Sunday, January 8, 2012

No. 879 – Every Breath You Take


Performer: Sting
Songwriter: Sting
Original Release: Synchronicity
Year: 1983
Definitive Version: Live Aid, 1985. Just Sting on guitar, Branford Marsalis on tenor sax and Phil Collins singing backup harmony.

Like a lot of people, I loved Synchronicity, but this song drove me nuts, because it was on the radio all the time. The spare, delicate version from Live Aid made this song for me.

And it was easy for it to insinuate itself after all that time hating the song, because it couldn’t help but conjure images of the basement at Beth’s house, where we would sneak off for alone time. This typically didn’t involve anything beyond heavy makeout sessions, because her parents were usually upstairs and although I was a young, healthy, heterosexual male, I didn’t have a death wish.

It was an awesome basement—her father’s domain. At the other end of the stairs in the main room was a sweet wet bar complete with stools and black vinyl padding on the side and edge. He had his trophy-glass display shelves behind the bar, and the refrigerator was well-stocked with his beverage of choice—Grain Belt, which was one of the more obscure beers to have in Columbus. Beth and I never raided the fridge, because back then neither of us drank.

The bar was in perfect harmony with the rest of that room, which had the finest in vinyl wood paneling, flat orange carpet and brown naugahyde sofa. Beth’s father was a big train guy. He had a big stack of train books by the sofa, and in the laundry room, he perpetually worked on the train layout that he never did finish. He built his own buildings and added minute details down to including nipples on the prostitutes upstairs in the saloon that he kept out of sight but Beth showed me one day.

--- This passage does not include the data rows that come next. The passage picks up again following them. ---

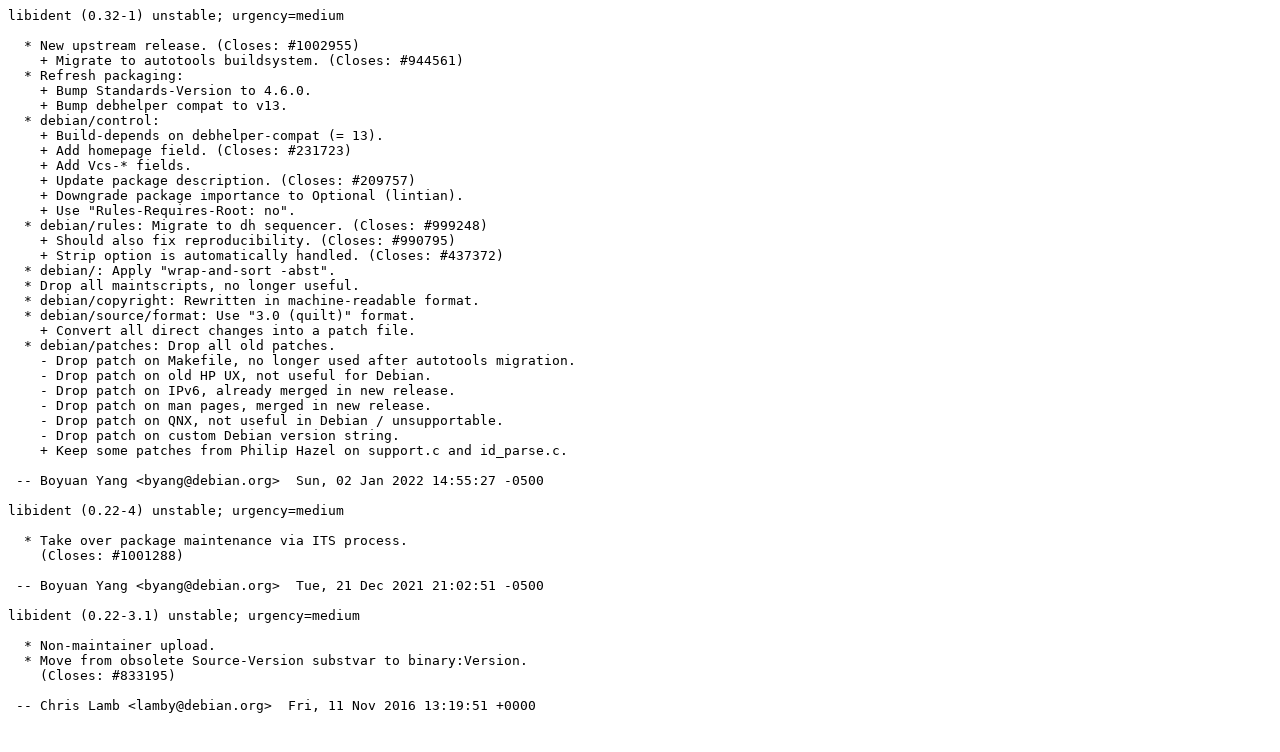

--- FILE ---
content_type: text/plain; charset=utf-8
request_url: https://tracker.debian.org/media/packages/libi/libident/changelog-0.32-1
body_size: 2494
content:
libident (0.32-1) unstable; urgency=medium

  * New upstream release. (Closes: #1002955)
    + Migrate to autotools buildsystem. (Closes: #944561)
  * Refresh packaging:
    + Bump Standards-Version to 4.6.0.
    + Bump debhelper compat to v13.
  * debian/control:
    + Build-depends on debhelper-compat (= 13).
    + Add homepage field. (Closes: #231723)
    + Add Vcs-* fields.
    + Update package description. (Closes: #209757)
    + Downgrade package importance to Optional (lintian).
    + Use "Rules-Requires-Root: no".
  * debian/rules: Migrate to dh sequencer. (Closes: #999248)
    + Should also fix reproducibility. (Closes: #990795)
    + Strip option is automatically handled. (Closes: #437372)
  * debian/: Apply "wrap-and-sort -abst".
  * Drop all maintscripts, no longer useful.
  * debian/copyright: Rewritten in machine-readable format.
  * debian/source/format: Use "3.0 (quilt)" format.
    + Convert all direct changes into a patch file.
  * debian/patches: Drop all old patches.
    - Drop patch on Makefile, no longer used after autotools migration.
    - Drop patch on old HP UX, not useful for Debian.
    - Drop patch on IPv6, already merged in new release.
    - Drop patch on man pages, merged in new release.
    - Drop patch on QNX, not useful in Debian / unsupportable.
    - Drop patch on custom Debian version string.
    + Keep some patches from Philip Hazel on support.c and id_parse.c.

 -- Boyuan Yang <byang@debian.org>  Sun, 02 Jan 2022 14:55:27 -0500

libident (0.22-4) unstable; urgency=medium

  * Take over package maintenance via ITS process.
    (Closes: #1001288)

 -- Boyuan Yang <byang@debian.org>  Tue, 21 Dec 2021 21:02:51 -0500

libident (0.22-3.1) unstable; urgency=medium

  * Non-maintainer upload.
  * Move from obsolete Source-Version substvar to binary:Version.
    (Closes: #833195)

 -- Chris Lamb <lamby@debian.org>  Fri, 11 Nov 2016 13:19:51 +0000

libident (0.22-3) unstable; urgency=low

  * acknowledge NMUs.
    closes:#209057,#103890,#176348,#187072,#190712,#198996,#208040
    (with a different fix for 198996, remove the bashisms instead of forcing bash)
  * fix section and priorities.
    closes:#209102
  * Added IPv6 patches from http://kebo.vlsm.org/debian-ipv6/patch/libident/
  * Added misc patches, collected in the exim fork of libident.
  * Updated to Debian policy version 3.6.1.
  * fix XSI:isms in shell tests and deprecated head usage.
    closes:#256234
  * Include section info in package.
    closes:#288750
  * Take options out of $(AR) in Makefile, to facilitate cross-building.
    closes:#282911
  * Upload of new version mentioned in #231723 will follow after checking it...

 -- Paul Slootman <paul@debian.org>  Fri, 04 Mar 2005 15:16:38 +0100

libident (0.22-2.2) unstable; urgency=low

  * Non-maintainer upload.
  * Remove obsolete 'undef LD_PRELOAD', to get the source building on
    the autobuilders. (Closes: #209057)

 -- Petter Reinholdtsen <pere@debian.org>  Sun,  7 Sep 2003 13:24:18 +0200

libident (0.22-2.1) unstable; urgency=low

  * Non-maintainer upload.
  * Add missing manpage symlinks. (Closes: #103890)
  * Rebuilding library should fix prelinking problem. (Closes: #176348)
  * New upload will end up in the pool archive structure.
    Not really a bug, but it will solve it.  (Closes: #187072)
  * Fix typo in in.identtestd(8). (Closes: #190712)
  * Set SHELL=/bin/bash in debian/rules to avoid build errors when using
    a POSIX shell.  Patch from Göran Weinholt.  (Closes: #198996)
  * Add -D_REENTRANT when compiling the static library, to make sure the
    package follow Debian policy 11.2. (Closes: #208040)

 -- Petter Reinholdtsen <pere@debian.org>  Sun, 31 Aug 2003 19:09:22 +0200

libident (0.22-2) unstable; urgency=low

  * updated to debian policy version 3.0.1.

 -- Paul Slootman <paul@debian.org>  Thu, 28 Oct 1999 16:45:24 +0200

libident (0.22-1) unstable; urgency=low

  * new upstream source.
  * added workaround for ident servers that return a different format string,
    i.e. "%u,%U,%g,%G,%l,%L,%p,%c,%C" (Red Hat 5.0?) to prevent possible
    segmentation violation. Fix obtained from exim mailing list, originally
    from Darrell Fuhriman <darrell@grumblesmurf.net>.

 -- Paul Slootman <paul@debian.org>  Wed, 13 Jan 1999 13:11:30 +0100

libident (0.21-7) unstable; urgency=low

  * fixed the shlibs dependency version number.
  * updated to debian policy version 2.4.1.4.

 -- Paul Slootman <paul@debian.org>  Thu,  1 Oct 1998 09:20:56 +0200

libident (0.21-6) unstable; urgency=low

  * provide versionless .so link in -dev package. fixes:#26453
  * provide symlink /usr/doc/libident-dev to libident in -dev package.

 -- Paul Slootman <paul@debian.org>  Mon,  7 Sep 1998 15:46:20 +0200

libident (0.21-5) unstable; urgency=low

  * Didn't conform to policy (no separate -dev package). fixes:#22092
  * libident-dev now contains the man3 manpage, the include file, and the
    static library
  * libident now contains the tester program and the shared library.
  * manpage ident.3 now compressed. fixes:#20342
  * debian/files and debian/substvars now removed in clean target. fixes:#25403

 -- Paul Slootman <paul@debian.org>  Tue, 25 Aug 1998 10:07:48 +0200

libident (0.21-4) unstable; urgency=high

  * new maintainer
  * don't strip libs _completely_! fixes #17670,#17009,16487
  * added dependency info
  * wrote manpage for in.identtestd
  * should now adhere to debian policy version 2.4.0.0

 -- Paul Slootman <paul@debian.org>  Thu, 19 Mar 1998 18:53:23 +0100

libident (0.21-3) unstable; urgency=low

  * Changed architecture to "all" from i386.  Couldn't see any reason not
    to.  If anyone knows different, speak up.  Closes Bug #13700.

 -- Rob Browning <rlb@cs.utexas.edu>  Thu, 11 Dec 1997 00:19:27 -0600

libident (0.21-2) unstable; urgency=low

  * new maintainer
  * recompiled for libc6
  * strip libs and binaries

 -- Rob Browning <rlb@cs.utexas.edu>  Mon,  8 Dec 1997 18:52:07 -0600

libident (0.21-1) unstable; urgency=low

  * new upstream source

 -- Dale Scheetz <dwarf@polaris.net>  Thu, 20 Feb 1997 15:17:38 -0500

libident (0.17-4) unstable; urgency=low

  * changed architecture from all to i386

 -- Dale Scheetz <dwarf@polaris.net>  Fri, 27 Sep 1996 09:26:20 -0400

libident (0.17-3) unstable; urgency=low

  * Updated source package to Standards-Version 2.1.0.0.

 -- Dale Scheetz <dwarf@polaris.net>  Thu, 26 Sep 1996 18:46:11 -0400

Libident 0.17 Debian 2 - dcs

*updated architecture and naming in debian.rules/control

Libident 0.17 Debian 1 - dcs

*upgraded to lates version

Libident 0.16 Debian 2 - dcs

*Rebuild as ELF
*New package maintainer: Dale Scheetz <dwarf@polaris.net>

Libident 0.16 Debian 1 - iwj
Initial release, tested using built-in test program.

If we didn’t have Synchronicity on 90 percent of the time during the time that we dated, it must have been Christmas time or we had the radio on instead, so this song went from being hated to tolerated to eventually liked. It was a fairly natural progression, given the circumstances.

And when it was time for me to go home, a shoe would come clunking down the steps. That was Beth’s father’s time bell: It was a 10-minute warning to look less disheveled and get upstairs before the second shoe—and the hammer—came down. Every move we made, he was watching us, all right.